Tag 4: Espresso Gruppe
Die Lawinenlage entspannte sich von Tag zu Tag, so dass am vierten Tag im Passeiertal „nur" noch ein Altschneeproblem vorherrschte und das Thema Triebschnee halbwegs in den Hintergrund trat. Die Südtiroler Tourengruppe, die wir am Vortag auf dem Weg zur Schwarzwandscharte trafen, hatte uns es ja schon prophezeit, dass die Hohe Kreuzspitze mit ihren 2743m ein lohnendes, gut machbares Ziel darstellen sollte. Auch die Gruppe vom SAT Trento, die ebenfalls im Gasthaus Schönau einquartiert war, bestätigte dies.

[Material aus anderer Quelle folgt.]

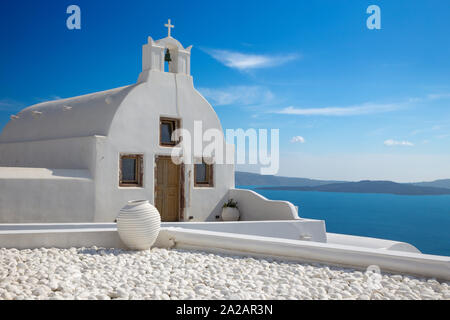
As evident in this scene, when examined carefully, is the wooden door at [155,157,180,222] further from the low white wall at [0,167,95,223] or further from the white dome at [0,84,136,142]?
the low white wall at [0,167,95,223]

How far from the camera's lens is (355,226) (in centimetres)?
7831

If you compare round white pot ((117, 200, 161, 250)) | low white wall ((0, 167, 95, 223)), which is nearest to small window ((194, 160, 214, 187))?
low white wall ((0, 167, 95, 223))

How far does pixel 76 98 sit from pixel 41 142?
2258 mm

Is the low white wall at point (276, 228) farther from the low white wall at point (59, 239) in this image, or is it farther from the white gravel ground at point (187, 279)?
the white gravel ground at point (187, 279)

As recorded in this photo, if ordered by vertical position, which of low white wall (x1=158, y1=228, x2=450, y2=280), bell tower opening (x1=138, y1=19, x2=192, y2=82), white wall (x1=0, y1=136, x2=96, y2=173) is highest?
bell tower opening (x1=138, y1=19, x2=192, y2=82)

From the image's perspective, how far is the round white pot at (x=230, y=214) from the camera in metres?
15.1

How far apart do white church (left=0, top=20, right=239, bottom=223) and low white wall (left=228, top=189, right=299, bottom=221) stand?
641mm

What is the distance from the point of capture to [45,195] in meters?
11.7

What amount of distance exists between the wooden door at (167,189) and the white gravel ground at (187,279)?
713 centimetres

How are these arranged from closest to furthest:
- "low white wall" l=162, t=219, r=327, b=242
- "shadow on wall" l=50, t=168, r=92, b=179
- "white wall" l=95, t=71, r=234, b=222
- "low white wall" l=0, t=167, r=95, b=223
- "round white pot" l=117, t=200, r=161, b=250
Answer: "round white pot" l=117, t=200, r=161, b=250, "low white wall" l=0, t=167, r=95, b=223, "low white wall" l=162, t=219, r=327, b=242, "shadow on wall" l=50, t=168, r=92, b=179, "white wall" l=95, t=71, r=234, b=222

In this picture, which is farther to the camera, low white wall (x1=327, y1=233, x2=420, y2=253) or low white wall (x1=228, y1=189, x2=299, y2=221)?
low white wall (x1=327, y1=233, x2=420, y2=253)

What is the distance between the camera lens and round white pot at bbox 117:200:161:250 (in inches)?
298
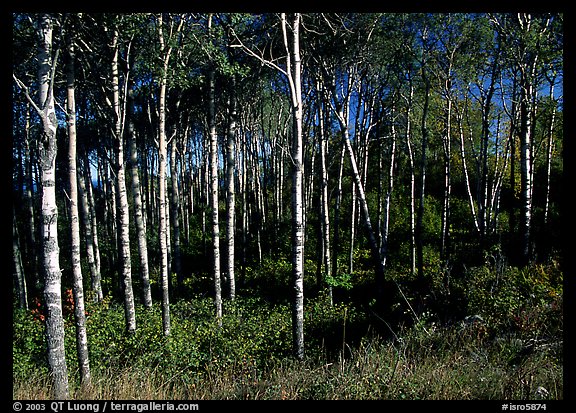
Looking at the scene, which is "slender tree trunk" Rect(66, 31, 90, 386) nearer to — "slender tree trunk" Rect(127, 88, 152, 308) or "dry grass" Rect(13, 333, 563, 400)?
"dry grass" Rect(13, 333, 563, 400)

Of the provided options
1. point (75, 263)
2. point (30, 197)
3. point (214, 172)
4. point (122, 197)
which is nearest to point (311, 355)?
point (75, 263)

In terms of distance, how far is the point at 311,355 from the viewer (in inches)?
328

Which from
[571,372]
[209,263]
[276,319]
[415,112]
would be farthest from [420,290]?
[209,263]

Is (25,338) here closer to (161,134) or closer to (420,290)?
(161,134)

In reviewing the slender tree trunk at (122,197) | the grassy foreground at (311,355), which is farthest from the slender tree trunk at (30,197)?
the slender tree trunk at (122,197)

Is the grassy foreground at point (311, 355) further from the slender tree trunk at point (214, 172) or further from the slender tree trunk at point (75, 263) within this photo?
the slender tree trunk at point (214, 172)

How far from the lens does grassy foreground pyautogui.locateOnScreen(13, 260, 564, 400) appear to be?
14.4ft

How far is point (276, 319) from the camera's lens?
35.1 ft

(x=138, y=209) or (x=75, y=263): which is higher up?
(x=138, y=209)

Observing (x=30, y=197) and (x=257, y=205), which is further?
(x=257, y=205)

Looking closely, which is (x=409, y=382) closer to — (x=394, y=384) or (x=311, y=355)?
(x=394, y=384)

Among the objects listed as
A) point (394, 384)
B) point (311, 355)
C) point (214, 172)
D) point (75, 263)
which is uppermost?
point (214, 172)

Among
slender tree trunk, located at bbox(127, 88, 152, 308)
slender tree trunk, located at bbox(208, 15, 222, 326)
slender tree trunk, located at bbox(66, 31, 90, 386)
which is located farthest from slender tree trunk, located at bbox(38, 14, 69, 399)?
slender tree trunk, located at bbox(208, 15, 222, 326)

Tags darauf, im Vorraum des Gasthofs erfuhr ich jedoch, dass die anfänglich mit 5-6 Teilnehmern besetzte Espresso-Gruppe rund um Stefan über Nacht erheblichen Schwund erfahren hatte. Ich stellte fest, dass ich neben Jörg, der Tourenführer bei den Geddinger Snowriders ist, die einzige war, die von den Espresso-Aficcionados übrig blieb. Kurz überlegte ich, ob ich mich nicht noch schnell beim Peter in die Tour auf die Zermaidscharte einreihen sollte. Aber nein, ich kannte die Tour zur Hohen Kreuzspitze ja schon vom letzten Jahr, als ich mit dem Schauer Heinz unterwegs war und damals herrschte richtiges Waschküchenwetter mit Null Sicht. Der heutige Tag hingegen zeigte sich von seiner besten Seite, stahlblauer Himmel und endlich angenehme Temperaturen, so dass ich mit zwei Funktionsshirts auskam. Also ging ich das Wagnis ein, mit zwei Tourenleitern unterwegs sein. Ich hatte noch den steilen Anstieg ins Schartl im Gedächtnis, so dass ich mich innerlich darauf einstimmte, mir ein Skidepot einzurichten, bevor es ganz steil wurde.
Zunächst ging aber es sanft ansteigend über den Forstweg zur unteren Gostalm. Dort war mir schon gehörig warm, so dass ich mich meiner warmen Fleecejacke entledigte. Dann ging's landschaftlich wunderschön durch lichten Lärchenwald rechts des Bachs hinauf in einen Stopselzieher. Einfach toll. Nun kamen wir zu einem Plateau, nahmen ein paar Schluck warmen Tee zu uns und weiter ging’s ins Kar. Stefan riet uns, schon vorher die Harscheisen anzulegen, die natürlich im flachen Gelände recht bremsten. Aber aus Erfahrung ist es immer gut, sie rechtzeitig und stressfrei anzulegen, als weiter oben im Steilhang.
Nun ging’s zügig, Spitzkehre um Spitzkehre hinauf ins Schartl. Ich blieb bei meinem Plan und lies Jörg und Stefan weiterziehen, drehte auf 2650m um, und fuhr - immer noch mit den Harscheisen an den Skiern- ein wenig ab bis zu einem Punkt, wo ich einen guten Stand hatte.
Dort fellte ich ab und fuhr auf hinab auf ein wunderschön sonniges Plateau, wo ich ausgiebig die Wärme und das Panorama genoß, denn letztes Jahr hatte ich aufgrund der schlechten Sicht rein gar nichts mitbekommen.
Die Jungs querten nach der Scharte weiter auf die Ratschingser Seite der Hohe Kreuzspitze und eroberten den Gipfel. Da ich aber keine gute Skifahrerin bin, ersparte ich mir den Nervenkitzel, insbesondere die hakelige Abfahrt vom Schartl.
Nach einer ausgiebigen Brotzeit auf dem besagten Plateau traf ich wieder auf Jörg und Stefan und gemeinsamen fuhren wir dann durch den Lärchenwald hinab zur Schneeberger Brücke, dem Ausgangspunkt unserer Tour. Stellenweise hatten wir sogar richtig guten Pulver und ein bisserl Firn. Eine schöne Abschlusstour in einem herrlich einsamen und sehr ursprünglichen Tal zwischen Jaufenpass und Timmelsjoch. Ich fahre bestimmt wieder hin.